PROBLEM STATEMENT >> In the article on defending against AI voice cloning, where does Ning Zhang teach computer science and engineering?

How to defend yourself against AI cloning your own voice
A new technology against deepfake prevents the cloning of voices and thus protects against misleading use: "AntiFake" makes it more difficult for AI tools to read voice recordings.
Synthetic voices are not just a sensitive topic for celebrities and politicians. Recent advances in generative artificial intelligence (AI) enable authentic-sounding speech synthesis to the point where people can no longer distinguish at a distance whether they are talking to a familiar person or a deepfake. If a person's own voice is "cloned" by a third party without their consent, malicious actors can use it to send any message they want. This is the downside of this technology, which has useful potential through personalised assistance or deliberately created avatars and not only provides competition for professional speakers and actors or material for fraud gangs.
However, the potential for misuse when cloning real voices with deep voice software is obvious: synthetic voices can easily be misused to mislead others. And just a few seconds of voice recording is enough to convincingly clone a person's voice. Anyone who sends even occasional voice messages or speaks on answering machines has already provided the world with more than enough material of themselves to be cloned.
Computer scientist and engineer Ning Zhang has developed a new method to thwart unauthorised speech synthesis before it has taken place. Zhang, who teaches computer science and engineering at the McKelvey School of Engineering at Washington University in St. Louis, has created a tool called "AntiFake". Zhang presented it at a specialist conference in Copenhagen, Denmark, at the end of November 2023. If you want to find out more, you can already read the presentation Zhang gave there in the conference proceedings.
Preventing AI clones of your own voice
Conventional methods for detecting deepfakes only take effect once the damage has already been done. AntiFake, on the other hand, starts with prevention in order to prevent the synthesis of voice data into a deep voice fake. The tool is designed to beat digital counterfeiters at their own game: it uses techniques similar to those used by cybercriminals for voice cloning to protect voices from piracy and counterfeiting. The source code of the AntiFake project is freely available to everyone.
The anti-fake voice software is designed to make it more difficult for cybercriminals to analyse voice data and read out the features that are important for voice synthesis. "The tool uses an adversarial AI technique that was originally part of the cybercriminals' toolbox, but now we use it to defend ourselves against them," explains Zhang, explaining what is going on technically: "We mess up the recorded audio signal a little, distorting or disrupting it just enough so that it still sounds right to human listeners" - at the same time rendering it useless for training a voice clone. Similar approaches already exist for the copy protection of works on the internet - for example, images that still look natural to the human eye, but whose information should no longer be readable by machines due to interference information in the image file that is invisible to humans.

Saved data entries
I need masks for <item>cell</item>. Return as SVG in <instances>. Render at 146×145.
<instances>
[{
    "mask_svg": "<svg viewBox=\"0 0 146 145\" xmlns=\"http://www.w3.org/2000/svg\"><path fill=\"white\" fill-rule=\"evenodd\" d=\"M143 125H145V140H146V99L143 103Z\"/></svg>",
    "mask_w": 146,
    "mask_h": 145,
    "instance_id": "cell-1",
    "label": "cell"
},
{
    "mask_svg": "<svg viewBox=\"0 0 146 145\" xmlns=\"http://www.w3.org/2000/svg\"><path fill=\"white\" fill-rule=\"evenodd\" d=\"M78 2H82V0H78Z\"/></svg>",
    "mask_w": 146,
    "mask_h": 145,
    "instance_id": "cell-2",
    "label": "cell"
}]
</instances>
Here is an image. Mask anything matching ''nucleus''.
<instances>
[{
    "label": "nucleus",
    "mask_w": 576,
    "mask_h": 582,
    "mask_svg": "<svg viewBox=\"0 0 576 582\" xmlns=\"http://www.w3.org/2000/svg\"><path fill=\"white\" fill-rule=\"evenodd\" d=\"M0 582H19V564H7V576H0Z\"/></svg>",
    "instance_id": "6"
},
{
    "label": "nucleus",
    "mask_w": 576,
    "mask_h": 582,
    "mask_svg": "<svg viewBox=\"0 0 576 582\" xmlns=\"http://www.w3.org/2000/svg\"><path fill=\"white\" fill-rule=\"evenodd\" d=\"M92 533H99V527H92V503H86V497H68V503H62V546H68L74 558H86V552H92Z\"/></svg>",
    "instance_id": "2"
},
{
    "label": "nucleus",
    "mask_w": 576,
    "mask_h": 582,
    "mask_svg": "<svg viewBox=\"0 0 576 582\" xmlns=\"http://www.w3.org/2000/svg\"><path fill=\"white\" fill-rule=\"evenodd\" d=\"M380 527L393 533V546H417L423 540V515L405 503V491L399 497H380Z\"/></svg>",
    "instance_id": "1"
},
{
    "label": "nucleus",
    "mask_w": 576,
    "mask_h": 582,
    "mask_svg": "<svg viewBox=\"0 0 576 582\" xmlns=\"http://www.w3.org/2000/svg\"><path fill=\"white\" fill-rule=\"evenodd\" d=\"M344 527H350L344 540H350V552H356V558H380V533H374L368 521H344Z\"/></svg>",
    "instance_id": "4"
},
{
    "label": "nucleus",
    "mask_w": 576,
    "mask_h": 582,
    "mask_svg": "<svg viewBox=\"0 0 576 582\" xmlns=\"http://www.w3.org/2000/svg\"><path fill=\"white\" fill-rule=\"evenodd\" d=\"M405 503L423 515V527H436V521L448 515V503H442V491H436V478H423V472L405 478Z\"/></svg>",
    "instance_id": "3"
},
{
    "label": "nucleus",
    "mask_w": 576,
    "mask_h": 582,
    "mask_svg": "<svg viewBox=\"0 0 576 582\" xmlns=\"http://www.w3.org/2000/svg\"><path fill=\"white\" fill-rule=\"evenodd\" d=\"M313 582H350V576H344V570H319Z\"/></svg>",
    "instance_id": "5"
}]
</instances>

TASK RESPONSE >> At the McKelvey School of Engineering at Washington University in St. Louis.